- **WHAT IS BEING ASKED**:
Search the data for the word "warunkami" and copy each line that has it.

[[ AVAILABLE DATA open ]]

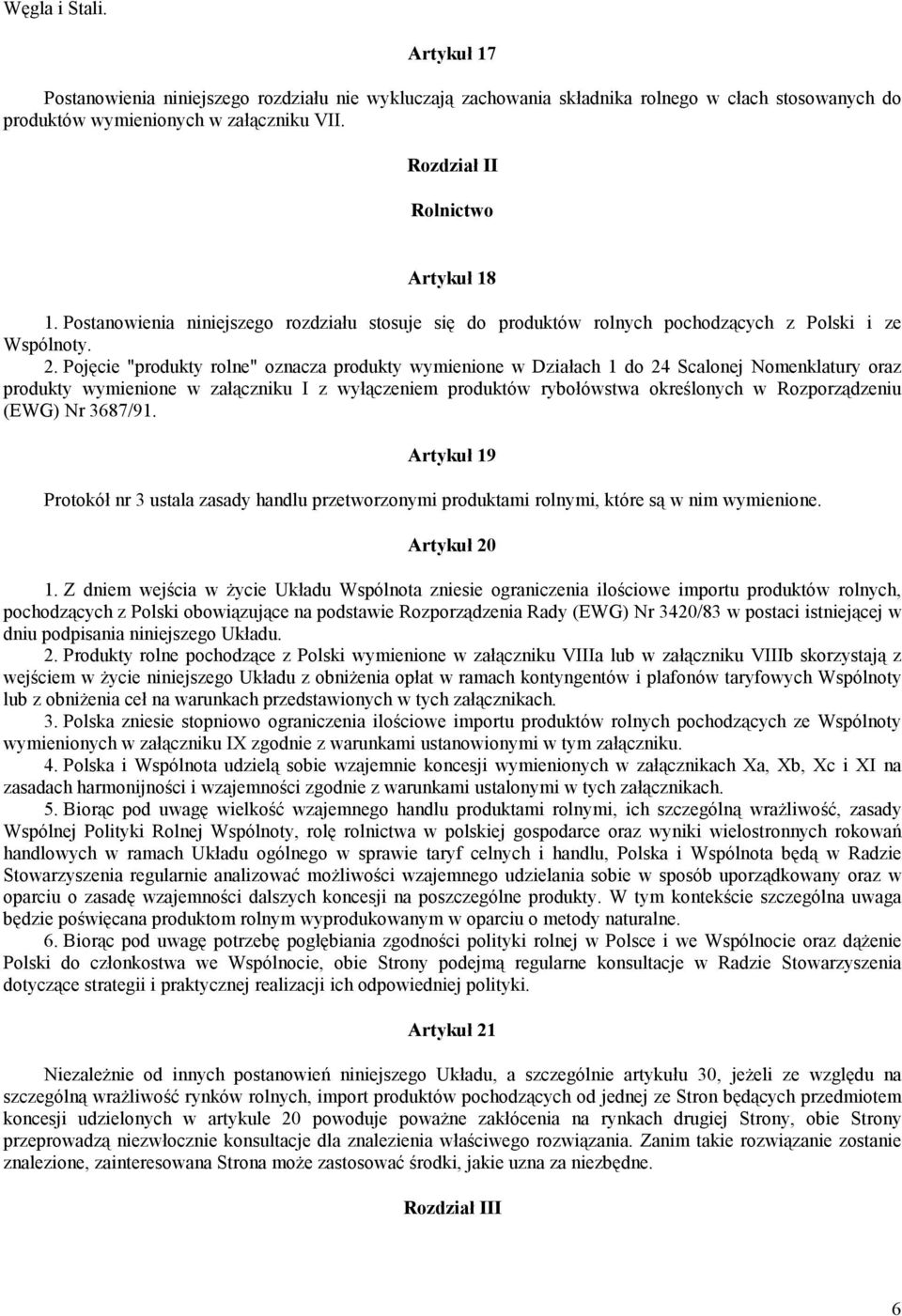 Węgla i Stali.

Artykuł 17

Postanowienia niniejszego rozdziału nie wykluczają zachowania składnika rolnego w cłach stosowanych do produktów wymienionych w załączniku VII.

Rozdział II

Rolnictwo

Artykuł 18

1. Postanowienia niniejszego rozdziału stosuje się do produktów rolnych pochodzących z Polski i ze Wspólnoty.
2. Pojęcie "produkty rolne" oznacza produkty wymienione w Działach 1 do 24 Scalonej Nomenklatury oraz produkty wymienione w załączniku I z wyłączeniem produktów rybołówstwa określonych w Rozporządzeniu (EWG) Nr 3687/91.

Artykuł 19

Protokół nr 3 ustala zasady handlu przetworzonymi produktami rolnymi, które są w nim wymienione.

Artykuł 20

1. Z dniem wejścia w życie Układu Wspólnota zniesie ograniczenia ilościowe importu produktów rolnych, pochodzących z Polski obowiązujące na podstawie Rozporządzenia Rady (EWG) Nr 3420/83 w postaci istniejącej w dniu podpisania niniejszego Układu.
2. Produkty rolne pochodzące z Polski wymienione w załączniku VIIIa lub w załączniku VIIIb skorzystają z wejściem w życie niniejszego Układu z obniżenia opłat w ramach kontyngentów i plafonów taryfowych Wspólnoty lub z obniżenia ceł na warunkach przedstawionych w tych załącznikach.
3. Polska zniesie stopniowo ograniczenia ilościowe importu produktów rolnych pochodzących ze Wspólnoty wymienionych w załączniku IX zgodnie z warunkami ustanowionymi w tym załączniku.
4. Polska i Wspólnota udzielą sobie wzajemnie koncesji wymienionych w załącznikach Xa, Xb, Xc i XI na zasadach harmonijności i wzajemności zgodnie z warunkami ustalonymi w tych załącznikach.
5. Biorąc pod uwagę wielkość wzajemnego handlu produktami rolnymi, ich szczególną wrażliwość, zasady Wspólnej Polityki Rolnej Wspólnoty, rolę rolnictwa w polskiej gospodarce oraz wyniki wielostronnych rokowań handlowych w ramach Układu ogólnego w sprawie taryf celnych i handlu, Polska i Wspólnota będą w Radzie Stowarzyszenia regularnie analizować możliwości wzajemnego udzielania sobie w sposób uporządkowany oraz w oparciu o zasadę wzajemności dalszych koncesji na poszczególne produkty. W tym kontekście szczególna uwaga będzie poświęcana produktom rolnym wyprodukowanym w oparciu o metody naturalne.
6. Biorąc pod uwagę potrzebę pogłębiania zgodności polityki rolnej w Polsce i we Wspólnocie oraz dążenie Polski do członkostwa we Wspólnocie, obie Strony podejmą regularne konsultacje w Radzie Stowarzyszenia dotyczące strategii i praktycznej realizacji ich odpowiedniej polityki.

Artykuł 21

Niezależnie od innych postanowień niniejszego Układu, a szczególnie artykułu 30, jeżeli ze względu na szczególną wrażliwość rynków rolnych, import produktów pochodzących od jednej ze Stron będących przedmiotem koncesji udzielonych w artykule 20 powoduje poważne zakłócenia na rynkach drugiej Strony, obie Strony przeprowadzą niezwłocznie konsultacje dla znalezienia właściwego rozwiązania. Zanim takie rozwiązanie zostanie znalezione, zainteresowana Strona może zastosować środki, jakie uzna za niezbędne.

Rozdział III

6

[[ AVAILABLE DATA closed ]]

- **THE COMPLETED TASK**:
3. Polska zniesie stopniowo ograniczenia ilościowe importu produktów rolnych pochodzących ze Wspólnoty wymienionych w załączniku IX zgodnie z warunkami ustanowionymi w tym załączniku.
4. Polska i Wspólnota udzielą sobie wzajemnie koncesji wymienionych w załącznikach Xa, Xb, Xc i XI na zasadach harmonijności i wzajemności zgodnie z warunkami ustalonymi w tych załącznikach.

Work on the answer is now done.